§ **REQUIREMENT**
Reproduce verbatim the stretch of the aquarium forum thread from "# tang being" through "around the tang.".

# tang being stocked by bird wrase



## Fishdude (Feb 20, 2012)

I have a wrasse that follows my tang around all day, when the tang stops swimming the wrasse starts swimming circles around the tang. 
Strangely the tang doesn't seem bothered. Sometimes the trigger joins in and follows the tang around with him. 
It's really strange, the tang doesn't seem to notice/care. I haven't seen any fighting either. From a human perspective it looks like a one sided friendship, or maybe the wrasse is bored... who knows?


----------



## arash53 (Aug 13, 2011)

Fishdude said:


>


LOL even his eyes follow the tang, he is in love 

Wrasse are weird , my male pencil wrasse and female yellow coris are paired up, they are together all the time!


----------



## Casey8 (Nov 1, 2011)

arash53 said:


> LOL even his eyes follow the tang, he is in love QUOTE]
> 
> Yes, he is just in love LOL
> So cute though.


----------



## SeaHorse_Fanatic (Apr 22, 2010)

Stop dosing pheromones into your tank and feeding the fish oysters, buddy. You're messing up their mating instincts.


----------



## Sanka101 (Dec 15, 2010)

Very cute! doesnt seem like anything to be concerned about.


----------



## Rastapus (Apr 21, 2010)

I recommend picking up a female Bird wrasse, not only will it "straighten him out" but it will prevent him from reverting to female and losing his color.


----------



## Fishdude (Feb 20, 2012)

Rastapus said:


> I recommend picking up a female Bird wrasse, not only will it "straighten him out" but it will prevent him from reverting to female and losing his color.


they can revert? O.O


----------

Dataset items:
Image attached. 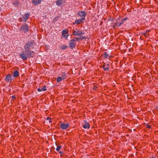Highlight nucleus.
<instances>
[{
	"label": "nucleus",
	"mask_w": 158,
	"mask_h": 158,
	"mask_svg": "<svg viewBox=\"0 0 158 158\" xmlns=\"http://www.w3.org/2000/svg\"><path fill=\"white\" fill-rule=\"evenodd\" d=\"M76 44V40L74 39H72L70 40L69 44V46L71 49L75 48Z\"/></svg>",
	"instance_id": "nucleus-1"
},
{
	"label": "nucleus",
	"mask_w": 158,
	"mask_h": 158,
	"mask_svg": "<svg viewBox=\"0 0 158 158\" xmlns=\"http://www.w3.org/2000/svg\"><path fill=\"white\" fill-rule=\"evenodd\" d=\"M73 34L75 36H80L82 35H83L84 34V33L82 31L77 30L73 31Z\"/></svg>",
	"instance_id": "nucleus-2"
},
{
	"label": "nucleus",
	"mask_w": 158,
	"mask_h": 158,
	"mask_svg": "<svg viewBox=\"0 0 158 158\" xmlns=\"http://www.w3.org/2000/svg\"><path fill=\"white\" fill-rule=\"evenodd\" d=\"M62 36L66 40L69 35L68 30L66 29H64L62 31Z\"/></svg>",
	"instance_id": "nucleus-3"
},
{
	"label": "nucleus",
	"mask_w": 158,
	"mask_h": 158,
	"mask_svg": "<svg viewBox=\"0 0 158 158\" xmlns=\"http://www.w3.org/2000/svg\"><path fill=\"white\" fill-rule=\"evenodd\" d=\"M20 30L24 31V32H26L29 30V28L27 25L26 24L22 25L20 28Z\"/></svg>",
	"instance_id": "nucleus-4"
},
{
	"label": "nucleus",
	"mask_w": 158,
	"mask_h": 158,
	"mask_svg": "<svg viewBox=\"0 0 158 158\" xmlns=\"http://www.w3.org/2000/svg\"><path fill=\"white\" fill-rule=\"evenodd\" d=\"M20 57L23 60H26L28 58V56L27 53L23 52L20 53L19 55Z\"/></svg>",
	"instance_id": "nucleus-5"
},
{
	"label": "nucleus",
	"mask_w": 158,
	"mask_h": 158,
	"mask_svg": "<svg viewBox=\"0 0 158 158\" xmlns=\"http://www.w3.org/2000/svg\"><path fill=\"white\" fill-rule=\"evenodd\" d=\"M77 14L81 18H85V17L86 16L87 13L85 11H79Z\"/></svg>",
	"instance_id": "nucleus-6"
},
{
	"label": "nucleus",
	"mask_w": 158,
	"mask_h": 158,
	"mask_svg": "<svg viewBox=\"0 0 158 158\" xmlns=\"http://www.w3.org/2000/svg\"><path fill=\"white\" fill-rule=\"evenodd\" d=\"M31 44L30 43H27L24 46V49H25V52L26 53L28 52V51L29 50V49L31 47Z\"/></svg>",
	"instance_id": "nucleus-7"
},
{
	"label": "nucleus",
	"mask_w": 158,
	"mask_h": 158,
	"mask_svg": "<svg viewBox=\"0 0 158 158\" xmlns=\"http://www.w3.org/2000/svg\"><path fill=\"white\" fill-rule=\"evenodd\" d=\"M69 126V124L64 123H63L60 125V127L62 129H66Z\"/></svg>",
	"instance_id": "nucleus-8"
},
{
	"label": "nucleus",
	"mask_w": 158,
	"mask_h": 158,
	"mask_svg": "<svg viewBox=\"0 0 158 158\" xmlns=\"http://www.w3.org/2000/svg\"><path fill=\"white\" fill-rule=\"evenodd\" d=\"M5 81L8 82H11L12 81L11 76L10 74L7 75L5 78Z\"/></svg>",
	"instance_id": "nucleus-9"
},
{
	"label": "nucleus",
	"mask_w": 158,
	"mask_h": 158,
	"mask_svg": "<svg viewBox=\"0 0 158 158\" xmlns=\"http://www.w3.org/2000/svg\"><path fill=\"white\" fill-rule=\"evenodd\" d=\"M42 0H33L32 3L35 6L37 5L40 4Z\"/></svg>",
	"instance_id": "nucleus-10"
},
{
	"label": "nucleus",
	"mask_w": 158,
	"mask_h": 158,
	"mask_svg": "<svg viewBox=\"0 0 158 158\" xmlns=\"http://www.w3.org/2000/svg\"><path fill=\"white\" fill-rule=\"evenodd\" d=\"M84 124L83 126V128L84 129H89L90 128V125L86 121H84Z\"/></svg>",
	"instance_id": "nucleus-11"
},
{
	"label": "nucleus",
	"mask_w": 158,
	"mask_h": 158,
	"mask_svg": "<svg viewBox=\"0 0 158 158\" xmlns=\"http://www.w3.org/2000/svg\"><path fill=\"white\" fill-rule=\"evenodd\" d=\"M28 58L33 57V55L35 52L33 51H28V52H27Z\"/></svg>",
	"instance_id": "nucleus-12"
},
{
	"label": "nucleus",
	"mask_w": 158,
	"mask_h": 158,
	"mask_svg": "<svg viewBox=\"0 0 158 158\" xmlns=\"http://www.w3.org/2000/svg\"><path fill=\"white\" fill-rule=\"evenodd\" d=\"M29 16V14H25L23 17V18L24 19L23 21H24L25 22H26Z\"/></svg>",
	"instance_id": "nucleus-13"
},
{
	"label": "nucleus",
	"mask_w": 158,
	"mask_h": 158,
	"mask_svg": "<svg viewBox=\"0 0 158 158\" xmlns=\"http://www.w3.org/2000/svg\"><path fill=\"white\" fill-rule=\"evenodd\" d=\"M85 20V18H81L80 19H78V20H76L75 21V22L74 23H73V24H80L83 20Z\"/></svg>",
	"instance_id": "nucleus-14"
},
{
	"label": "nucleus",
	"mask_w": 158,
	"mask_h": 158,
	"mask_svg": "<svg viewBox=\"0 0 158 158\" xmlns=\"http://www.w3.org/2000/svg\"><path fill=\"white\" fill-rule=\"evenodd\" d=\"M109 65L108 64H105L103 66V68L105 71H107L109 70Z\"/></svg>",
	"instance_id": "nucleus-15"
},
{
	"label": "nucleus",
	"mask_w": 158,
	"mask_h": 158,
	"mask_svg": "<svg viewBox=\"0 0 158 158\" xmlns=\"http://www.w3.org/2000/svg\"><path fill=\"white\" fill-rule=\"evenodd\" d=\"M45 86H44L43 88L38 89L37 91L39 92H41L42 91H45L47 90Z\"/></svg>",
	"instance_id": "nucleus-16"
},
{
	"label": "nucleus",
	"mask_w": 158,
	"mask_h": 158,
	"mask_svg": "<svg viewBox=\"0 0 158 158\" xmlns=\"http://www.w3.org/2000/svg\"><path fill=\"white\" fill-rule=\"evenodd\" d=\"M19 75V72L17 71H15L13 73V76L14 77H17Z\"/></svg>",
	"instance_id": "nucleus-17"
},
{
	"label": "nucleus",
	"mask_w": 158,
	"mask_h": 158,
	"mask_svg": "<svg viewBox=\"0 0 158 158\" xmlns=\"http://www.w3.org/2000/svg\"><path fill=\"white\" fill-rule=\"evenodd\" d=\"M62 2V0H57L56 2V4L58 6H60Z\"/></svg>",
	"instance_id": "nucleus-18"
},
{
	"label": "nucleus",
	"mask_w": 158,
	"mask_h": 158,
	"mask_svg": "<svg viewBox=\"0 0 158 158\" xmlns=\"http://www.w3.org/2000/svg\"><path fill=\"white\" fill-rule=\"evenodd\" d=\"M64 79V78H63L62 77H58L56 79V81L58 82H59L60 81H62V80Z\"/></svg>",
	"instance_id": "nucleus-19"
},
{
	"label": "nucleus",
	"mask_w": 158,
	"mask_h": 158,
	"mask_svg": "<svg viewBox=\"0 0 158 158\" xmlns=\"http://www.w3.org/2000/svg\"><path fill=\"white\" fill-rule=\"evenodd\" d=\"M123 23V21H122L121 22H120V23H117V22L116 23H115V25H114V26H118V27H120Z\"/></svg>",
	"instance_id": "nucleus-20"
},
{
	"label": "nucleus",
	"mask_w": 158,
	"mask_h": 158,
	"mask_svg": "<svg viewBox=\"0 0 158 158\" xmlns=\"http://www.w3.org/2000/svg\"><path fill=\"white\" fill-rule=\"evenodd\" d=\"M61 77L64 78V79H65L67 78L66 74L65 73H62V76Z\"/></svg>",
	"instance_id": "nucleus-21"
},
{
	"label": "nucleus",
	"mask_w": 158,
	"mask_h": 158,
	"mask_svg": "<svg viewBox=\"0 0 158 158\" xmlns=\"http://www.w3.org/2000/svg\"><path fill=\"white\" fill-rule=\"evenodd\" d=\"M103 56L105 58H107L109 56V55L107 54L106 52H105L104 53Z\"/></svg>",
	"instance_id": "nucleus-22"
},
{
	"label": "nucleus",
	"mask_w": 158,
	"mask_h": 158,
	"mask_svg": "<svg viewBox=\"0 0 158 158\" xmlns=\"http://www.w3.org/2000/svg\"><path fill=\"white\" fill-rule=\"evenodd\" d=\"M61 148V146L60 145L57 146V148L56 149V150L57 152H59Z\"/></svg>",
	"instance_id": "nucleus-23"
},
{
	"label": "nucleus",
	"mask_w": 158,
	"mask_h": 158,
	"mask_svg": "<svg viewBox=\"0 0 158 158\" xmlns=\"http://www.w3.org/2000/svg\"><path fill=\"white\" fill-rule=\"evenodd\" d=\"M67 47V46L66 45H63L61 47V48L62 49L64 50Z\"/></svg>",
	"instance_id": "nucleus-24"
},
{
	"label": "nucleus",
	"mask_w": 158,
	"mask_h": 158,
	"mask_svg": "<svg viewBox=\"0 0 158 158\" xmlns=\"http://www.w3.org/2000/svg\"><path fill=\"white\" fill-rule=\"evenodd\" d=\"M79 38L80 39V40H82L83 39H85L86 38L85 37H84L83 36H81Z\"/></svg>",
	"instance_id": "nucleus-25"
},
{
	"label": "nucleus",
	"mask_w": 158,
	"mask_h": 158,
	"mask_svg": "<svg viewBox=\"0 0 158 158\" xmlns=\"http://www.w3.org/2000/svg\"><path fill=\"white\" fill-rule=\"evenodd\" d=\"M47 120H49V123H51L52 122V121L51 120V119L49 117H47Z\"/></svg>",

§ **ANSWER FOR THIS EXERCISE**
# tang being stocked by bird wrase



## Fishdude (Feb 20, 2012)

I have a wrasse that follows my tang around all day, when the tang stops swimming the wrasse starts swimming circles around the tang.